Shopping for DJ loudspeakers but confused on what to look for?
Because between factors such as power, form-factor or size it’s easy to loose track of what you actually need.
Add to that the growing need of portability and you have yourself a nice headache.
Because if you’re anything like other DJs, you’ll quickly notice gigging on the crappy local PA system is pretty depressing…
Which is why so many of these DJs now decide to simply bring their speakers along with them, wherever they go gigging.
And so this is why I decided to put this post together in order to help you understand and choose the best DJ speaker for your needs.
Sounds good? Then let’s start.
What to Look For in a DJ Loudspeaker
First off all I’d like to mention I’ll ONLY be talking about portable speakers, as opposed to line array speakers which are meant to be permanently installed.

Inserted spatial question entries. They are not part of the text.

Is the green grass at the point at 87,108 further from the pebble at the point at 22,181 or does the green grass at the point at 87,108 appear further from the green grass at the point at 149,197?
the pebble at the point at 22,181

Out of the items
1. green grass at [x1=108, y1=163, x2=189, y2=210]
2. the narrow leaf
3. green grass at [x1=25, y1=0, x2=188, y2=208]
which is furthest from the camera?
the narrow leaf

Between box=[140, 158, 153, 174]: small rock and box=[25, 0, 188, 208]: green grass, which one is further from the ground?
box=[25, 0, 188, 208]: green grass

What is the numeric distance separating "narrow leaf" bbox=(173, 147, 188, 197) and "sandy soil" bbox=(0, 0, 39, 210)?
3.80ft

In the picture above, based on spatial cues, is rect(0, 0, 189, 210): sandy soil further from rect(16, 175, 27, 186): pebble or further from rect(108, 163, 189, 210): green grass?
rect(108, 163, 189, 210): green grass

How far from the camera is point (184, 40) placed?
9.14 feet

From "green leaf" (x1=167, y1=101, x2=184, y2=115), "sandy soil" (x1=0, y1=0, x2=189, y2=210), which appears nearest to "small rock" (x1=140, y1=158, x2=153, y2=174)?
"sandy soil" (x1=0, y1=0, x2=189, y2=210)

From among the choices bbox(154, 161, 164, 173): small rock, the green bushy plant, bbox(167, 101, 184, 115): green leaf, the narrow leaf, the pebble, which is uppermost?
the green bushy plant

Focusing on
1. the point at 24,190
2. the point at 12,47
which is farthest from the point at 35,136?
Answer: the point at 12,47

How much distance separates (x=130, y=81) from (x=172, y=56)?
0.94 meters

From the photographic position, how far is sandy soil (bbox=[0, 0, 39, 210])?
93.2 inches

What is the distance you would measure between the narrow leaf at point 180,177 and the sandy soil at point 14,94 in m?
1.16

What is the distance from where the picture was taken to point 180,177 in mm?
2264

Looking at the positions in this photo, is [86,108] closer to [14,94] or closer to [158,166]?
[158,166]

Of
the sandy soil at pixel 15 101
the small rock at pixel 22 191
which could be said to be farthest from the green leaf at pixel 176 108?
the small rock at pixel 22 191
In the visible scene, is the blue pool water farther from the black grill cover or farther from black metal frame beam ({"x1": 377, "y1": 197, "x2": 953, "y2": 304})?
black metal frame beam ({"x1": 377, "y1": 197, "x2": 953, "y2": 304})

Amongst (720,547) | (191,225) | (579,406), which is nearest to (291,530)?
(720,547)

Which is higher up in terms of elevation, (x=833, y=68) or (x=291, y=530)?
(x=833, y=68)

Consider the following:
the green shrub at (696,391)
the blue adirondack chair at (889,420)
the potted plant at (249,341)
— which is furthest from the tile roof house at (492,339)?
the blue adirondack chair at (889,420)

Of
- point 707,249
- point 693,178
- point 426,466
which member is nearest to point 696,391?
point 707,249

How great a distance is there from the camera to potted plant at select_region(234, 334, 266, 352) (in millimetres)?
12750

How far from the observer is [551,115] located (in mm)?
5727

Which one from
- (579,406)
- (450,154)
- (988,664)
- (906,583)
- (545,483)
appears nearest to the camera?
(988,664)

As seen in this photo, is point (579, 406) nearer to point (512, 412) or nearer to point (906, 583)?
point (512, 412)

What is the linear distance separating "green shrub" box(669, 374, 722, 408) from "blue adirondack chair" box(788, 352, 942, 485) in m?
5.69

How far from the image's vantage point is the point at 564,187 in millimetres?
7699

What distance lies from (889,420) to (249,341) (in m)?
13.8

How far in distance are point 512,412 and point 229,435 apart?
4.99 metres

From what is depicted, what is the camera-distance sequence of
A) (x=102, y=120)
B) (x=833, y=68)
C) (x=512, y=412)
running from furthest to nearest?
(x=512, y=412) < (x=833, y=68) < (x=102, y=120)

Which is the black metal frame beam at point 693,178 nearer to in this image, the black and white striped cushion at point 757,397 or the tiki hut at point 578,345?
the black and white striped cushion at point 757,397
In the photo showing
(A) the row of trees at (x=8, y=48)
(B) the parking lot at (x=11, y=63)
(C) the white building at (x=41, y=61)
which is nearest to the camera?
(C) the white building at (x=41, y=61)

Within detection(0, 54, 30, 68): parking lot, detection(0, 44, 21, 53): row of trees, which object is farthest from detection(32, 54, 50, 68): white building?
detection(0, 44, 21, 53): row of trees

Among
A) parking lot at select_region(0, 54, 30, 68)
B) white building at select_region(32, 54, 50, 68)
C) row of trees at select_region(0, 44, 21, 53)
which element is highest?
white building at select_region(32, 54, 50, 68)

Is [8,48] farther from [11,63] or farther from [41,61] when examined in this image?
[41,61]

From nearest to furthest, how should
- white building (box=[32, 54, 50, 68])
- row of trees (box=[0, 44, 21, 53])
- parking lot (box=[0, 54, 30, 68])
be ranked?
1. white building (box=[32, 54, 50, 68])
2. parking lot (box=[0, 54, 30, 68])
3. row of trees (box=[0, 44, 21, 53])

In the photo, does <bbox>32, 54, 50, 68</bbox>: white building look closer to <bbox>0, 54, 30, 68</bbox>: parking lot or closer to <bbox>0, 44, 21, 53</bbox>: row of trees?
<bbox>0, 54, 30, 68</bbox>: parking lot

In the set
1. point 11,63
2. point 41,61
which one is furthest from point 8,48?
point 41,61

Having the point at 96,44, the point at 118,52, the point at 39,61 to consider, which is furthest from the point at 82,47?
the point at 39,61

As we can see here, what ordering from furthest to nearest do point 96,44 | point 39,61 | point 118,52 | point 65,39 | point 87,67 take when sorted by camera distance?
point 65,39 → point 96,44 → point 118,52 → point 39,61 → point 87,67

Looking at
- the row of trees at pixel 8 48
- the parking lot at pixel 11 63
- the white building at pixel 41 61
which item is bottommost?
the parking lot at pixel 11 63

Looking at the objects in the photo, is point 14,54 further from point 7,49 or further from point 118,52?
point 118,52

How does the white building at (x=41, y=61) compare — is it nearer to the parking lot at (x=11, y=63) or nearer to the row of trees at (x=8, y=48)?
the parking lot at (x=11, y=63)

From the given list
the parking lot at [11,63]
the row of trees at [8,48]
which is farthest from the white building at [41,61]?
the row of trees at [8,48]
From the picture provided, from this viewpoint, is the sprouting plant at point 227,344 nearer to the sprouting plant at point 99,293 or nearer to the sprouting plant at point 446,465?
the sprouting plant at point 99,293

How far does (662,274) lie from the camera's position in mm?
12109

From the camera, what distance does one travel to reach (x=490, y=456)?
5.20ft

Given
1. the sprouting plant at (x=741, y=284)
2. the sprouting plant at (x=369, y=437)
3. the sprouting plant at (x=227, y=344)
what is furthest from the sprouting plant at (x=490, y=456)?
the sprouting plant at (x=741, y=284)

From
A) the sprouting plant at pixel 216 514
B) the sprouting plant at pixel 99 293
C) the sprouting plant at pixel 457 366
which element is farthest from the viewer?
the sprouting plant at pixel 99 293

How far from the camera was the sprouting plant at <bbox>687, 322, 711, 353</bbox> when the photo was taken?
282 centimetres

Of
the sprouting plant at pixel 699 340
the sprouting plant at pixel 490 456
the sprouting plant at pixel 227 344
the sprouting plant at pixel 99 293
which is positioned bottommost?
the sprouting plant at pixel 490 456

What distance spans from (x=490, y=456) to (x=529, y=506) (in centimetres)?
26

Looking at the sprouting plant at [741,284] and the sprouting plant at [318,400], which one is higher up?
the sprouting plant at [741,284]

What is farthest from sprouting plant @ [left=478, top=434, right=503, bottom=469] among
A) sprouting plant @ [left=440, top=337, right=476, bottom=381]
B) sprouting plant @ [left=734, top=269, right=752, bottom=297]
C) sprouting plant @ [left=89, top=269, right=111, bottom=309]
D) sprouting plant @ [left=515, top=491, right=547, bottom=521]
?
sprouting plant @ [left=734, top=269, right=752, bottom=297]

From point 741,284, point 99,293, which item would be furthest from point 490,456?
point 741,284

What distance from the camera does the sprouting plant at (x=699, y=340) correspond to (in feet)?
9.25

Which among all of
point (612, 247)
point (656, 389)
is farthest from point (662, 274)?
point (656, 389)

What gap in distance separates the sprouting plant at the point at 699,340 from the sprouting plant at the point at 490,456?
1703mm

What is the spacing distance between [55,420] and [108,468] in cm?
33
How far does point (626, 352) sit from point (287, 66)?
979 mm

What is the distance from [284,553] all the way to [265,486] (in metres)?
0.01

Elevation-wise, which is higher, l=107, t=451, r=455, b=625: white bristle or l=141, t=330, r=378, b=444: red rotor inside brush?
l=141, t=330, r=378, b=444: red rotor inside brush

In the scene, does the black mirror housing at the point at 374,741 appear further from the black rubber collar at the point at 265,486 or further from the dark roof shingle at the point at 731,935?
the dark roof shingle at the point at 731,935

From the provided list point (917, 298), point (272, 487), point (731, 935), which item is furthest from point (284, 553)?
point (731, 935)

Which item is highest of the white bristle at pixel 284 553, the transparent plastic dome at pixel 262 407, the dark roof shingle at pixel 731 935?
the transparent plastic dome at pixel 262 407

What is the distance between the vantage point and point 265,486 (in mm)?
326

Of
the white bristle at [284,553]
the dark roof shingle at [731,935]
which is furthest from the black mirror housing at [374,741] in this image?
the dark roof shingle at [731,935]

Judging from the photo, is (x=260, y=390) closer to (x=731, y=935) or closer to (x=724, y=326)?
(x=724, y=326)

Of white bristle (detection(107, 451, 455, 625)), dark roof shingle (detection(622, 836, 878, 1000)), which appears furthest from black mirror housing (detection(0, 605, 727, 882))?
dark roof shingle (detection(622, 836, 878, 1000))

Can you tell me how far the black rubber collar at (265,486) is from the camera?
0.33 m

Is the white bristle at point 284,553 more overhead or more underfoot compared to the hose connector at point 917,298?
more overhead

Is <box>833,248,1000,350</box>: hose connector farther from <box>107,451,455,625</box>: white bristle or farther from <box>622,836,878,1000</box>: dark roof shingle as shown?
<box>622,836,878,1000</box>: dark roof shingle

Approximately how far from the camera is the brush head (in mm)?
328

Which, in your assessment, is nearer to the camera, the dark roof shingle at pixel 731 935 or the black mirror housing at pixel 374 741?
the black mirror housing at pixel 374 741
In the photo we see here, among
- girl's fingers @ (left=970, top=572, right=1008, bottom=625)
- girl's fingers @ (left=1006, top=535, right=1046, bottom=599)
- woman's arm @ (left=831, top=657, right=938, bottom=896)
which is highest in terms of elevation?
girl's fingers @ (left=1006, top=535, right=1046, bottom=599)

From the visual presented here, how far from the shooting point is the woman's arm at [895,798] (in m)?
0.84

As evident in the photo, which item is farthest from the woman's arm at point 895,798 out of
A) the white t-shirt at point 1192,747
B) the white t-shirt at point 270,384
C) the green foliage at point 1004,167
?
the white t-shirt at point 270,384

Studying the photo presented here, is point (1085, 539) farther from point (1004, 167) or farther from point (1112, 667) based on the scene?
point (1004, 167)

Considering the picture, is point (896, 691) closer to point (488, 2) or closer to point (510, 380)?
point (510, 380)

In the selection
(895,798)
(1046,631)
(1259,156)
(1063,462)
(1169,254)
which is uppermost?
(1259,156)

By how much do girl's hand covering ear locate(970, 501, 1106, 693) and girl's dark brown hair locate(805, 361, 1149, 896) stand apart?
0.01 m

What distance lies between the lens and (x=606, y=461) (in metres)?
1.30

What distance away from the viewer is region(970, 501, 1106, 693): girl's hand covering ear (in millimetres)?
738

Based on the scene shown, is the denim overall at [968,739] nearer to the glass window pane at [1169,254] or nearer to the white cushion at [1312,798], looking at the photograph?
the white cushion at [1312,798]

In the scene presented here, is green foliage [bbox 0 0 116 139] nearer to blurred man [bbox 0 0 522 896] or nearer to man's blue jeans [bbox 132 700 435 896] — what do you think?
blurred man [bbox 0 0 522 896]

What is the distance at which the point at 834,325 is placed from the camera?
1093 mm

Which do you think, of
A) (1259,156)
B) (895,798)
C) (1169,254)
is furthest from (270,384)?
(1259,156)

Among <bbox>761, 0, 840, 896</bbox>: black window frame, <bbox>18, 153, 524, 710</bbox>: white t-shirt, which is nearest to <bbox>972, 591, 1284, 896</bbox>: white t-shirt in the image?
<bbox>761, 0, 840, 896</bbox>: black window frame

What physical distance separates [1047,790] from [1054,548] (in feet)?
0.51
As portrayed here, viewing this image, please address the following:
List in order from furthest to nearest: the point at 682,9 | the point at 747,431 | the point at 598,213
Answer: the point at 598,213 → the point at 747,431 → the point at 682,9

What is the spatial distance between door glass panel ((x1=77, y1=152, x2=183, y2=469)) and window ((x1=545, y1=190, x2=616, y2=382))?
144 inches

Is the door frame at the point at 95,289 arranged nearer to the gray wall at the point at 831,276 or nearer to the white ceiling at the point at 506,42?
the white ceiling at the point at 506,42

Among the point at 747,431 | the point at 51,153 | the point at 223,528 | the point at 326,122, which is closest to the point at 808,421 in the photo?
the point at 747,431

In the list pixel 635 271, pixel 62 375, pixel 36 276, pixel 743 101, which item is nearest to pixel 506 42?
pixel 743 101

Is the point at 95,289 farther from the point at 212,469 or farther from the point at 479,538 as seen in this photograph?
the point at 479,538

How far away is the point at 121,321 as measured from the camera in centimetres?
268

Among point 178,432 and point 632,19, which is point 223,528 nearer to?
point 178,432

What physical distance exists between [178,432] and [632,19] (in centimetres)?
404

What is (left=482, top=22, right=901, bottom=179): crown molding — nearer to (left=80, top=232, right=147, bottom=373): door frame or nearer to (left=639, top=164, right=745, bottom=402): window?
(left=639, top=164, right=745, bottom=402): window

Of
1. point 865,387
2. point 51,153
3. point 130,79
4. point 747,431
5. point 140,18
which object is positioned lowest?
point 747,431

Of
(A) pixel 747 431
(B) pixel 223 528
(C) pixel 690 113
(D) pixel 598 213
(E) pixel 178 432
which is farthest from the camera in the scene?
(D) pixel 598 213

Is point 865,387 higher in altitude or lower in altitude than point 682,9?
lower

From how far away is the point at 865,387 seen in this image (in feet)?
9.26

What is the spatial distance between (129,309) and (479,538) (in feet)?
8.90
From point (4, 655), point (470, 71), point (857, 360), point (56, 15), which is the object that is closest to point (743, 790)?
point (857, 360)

You may or may not know this already so I’ll say it anyway:
There are essentially 7 key points to consider when choosing DJ speakers. These are:
- Passive/Active – DJ speakers can either be self-powered or may require external power
- Power – no rocket science here – the more watts, the louder the speaker
- Woofer Cone Size – 10″, 12″, 15″ or even 18″. Different sizes for different sound signatures.
- Subwoofer – the subwoofer is the bass speaker, you might need one, or not.
- Integrated Mixer – having some sort of mixer on the back of the speaker will save you the need to get an external one.
- Form-factor – there are 2 main for factors, point source and column array.
1. Passive or Active DJ Loudspeakers
Probably the biggest difference with DJ speakers is whether they are passive or active.
In a nutshell:
- Active speakers – have a built-in preamp and basically power themselves.
- Passive speakers – don’t have a preamp built into them and therefore require an external source of power in order to function.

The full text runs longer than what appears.